The Jamming Threat to Distributed AI
The paradigm of collaborative inference splits a DNN model between a wireless device and an edge server to balance computational load and latency. However, the transmission of intermediate feature tensors between these nodes creates a new attack surface. A malicious jammer can disrupt this data flow, corrupting the inference process and drastically reducing accuracy. This research, detailed in the preprint arXiv:2603.02579v1, formally analyzes this threat model, establishing a direct correlation between jamming interference, partition point selection, and final inference accuracy.
An Optimized Anti-Jamming Defense Strategy
To counter this, the authors formulate the challenge as a revenue of delay and accuracy (RDA) maximization problem under strict accuracy and computing resource constraints. This requires the simultaneous optimization of three key variables: the allocation of edge server computing resources, the transmit power of the devices, and the precise DNN partitioning point. The resulting mixed-integer nonlinear programming problem is solved via an efficient, custom-designed alternating optimization algorithm.

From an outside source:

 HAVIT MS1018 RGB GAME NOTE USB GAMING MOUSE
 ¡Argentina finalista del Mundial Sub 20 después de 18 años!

This algorithm decomposes the complex problem into three tractable subproblems. One is solved using Karush-Kuhn-Tucker (KKT) conditions, another via convex optimization methods, and the critical partitioning subproblem is addressed with a quantum genetic algorithm—a hybrid approach combining quantum computing principles with evolutionary optimization for efficient search in a large solution space.
Proven Performance Gains
Extensive simulation results validate the proposed scheme's superiority. The joint optimization strategy demonstrably outperforms existing baseline methods in terms of the overall RDA metric, which holistically captures the trade-off between inference speed and precision. This indicates the framework's success in dynamically adapting to jamming conditions, intelligently selecting partition points, and allocating resources to preserve both the integrity and timeliness of AI inference at the edge.
Why This Matters for Edge AI
This research provides a critical, forward-looking solution for securing the next generation of distributed AI applications.

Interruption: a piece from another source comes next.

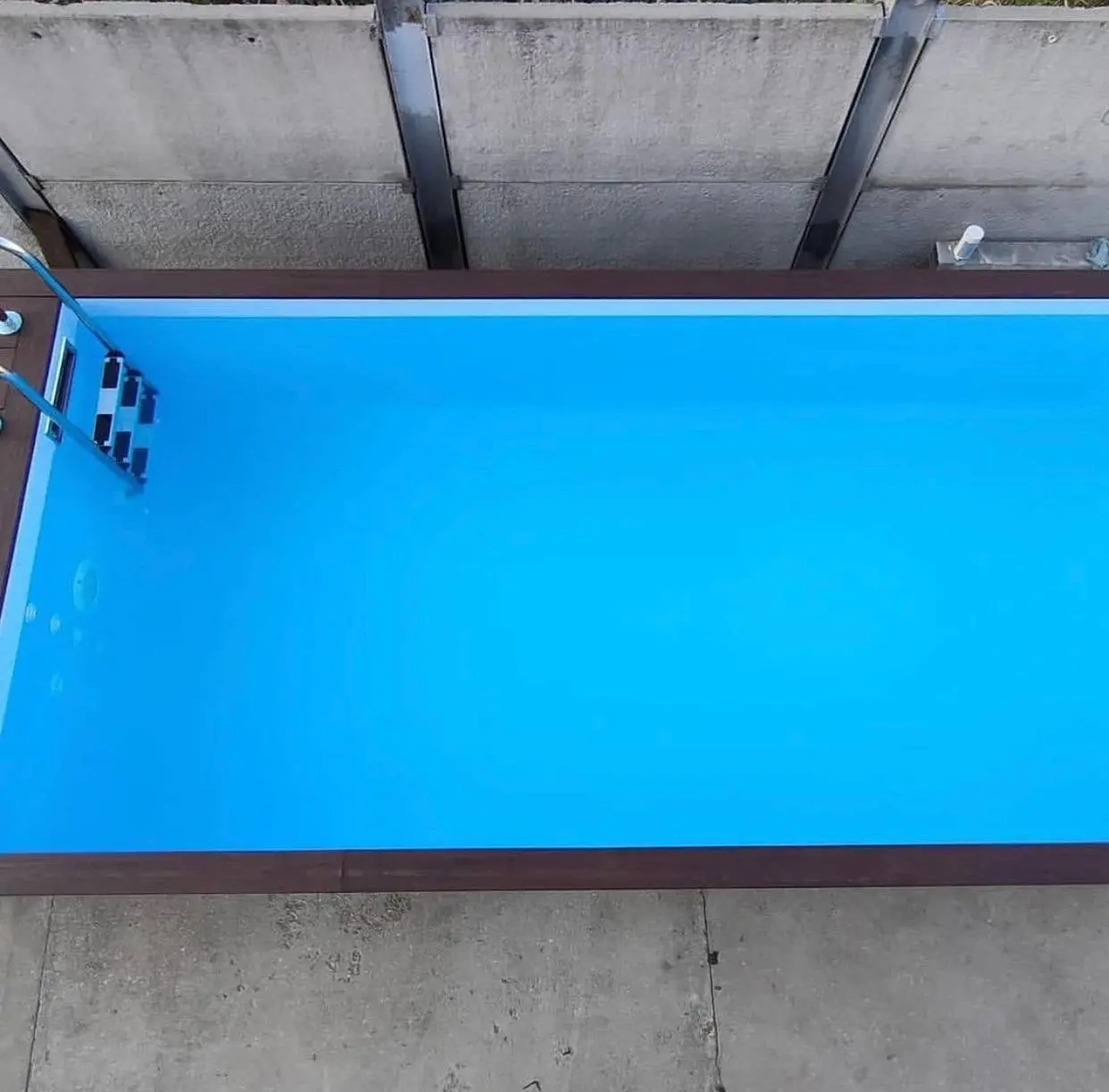 20ft Converted Shipping Container Swimming Pool. - Image 5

- Resilient Edge Computing: It moves beyond traditional performance optimization to address active security threats, enabling reliable autonomous systems, IoT analytics, and real-time mobile AI in potentially adversarial wireless environments.
- Holistic System Co-Design: The work underscores that future AI system design must jointly consider neural network architecture, wireless communication security, and resource management as interconnected challenges.
- Practical Algorithmic Innovation: The use of a quantum genetic algorithm for DNN partitioning presents a novel tool for solving complex, non-convex optimization problems prevalent in AI and networking research.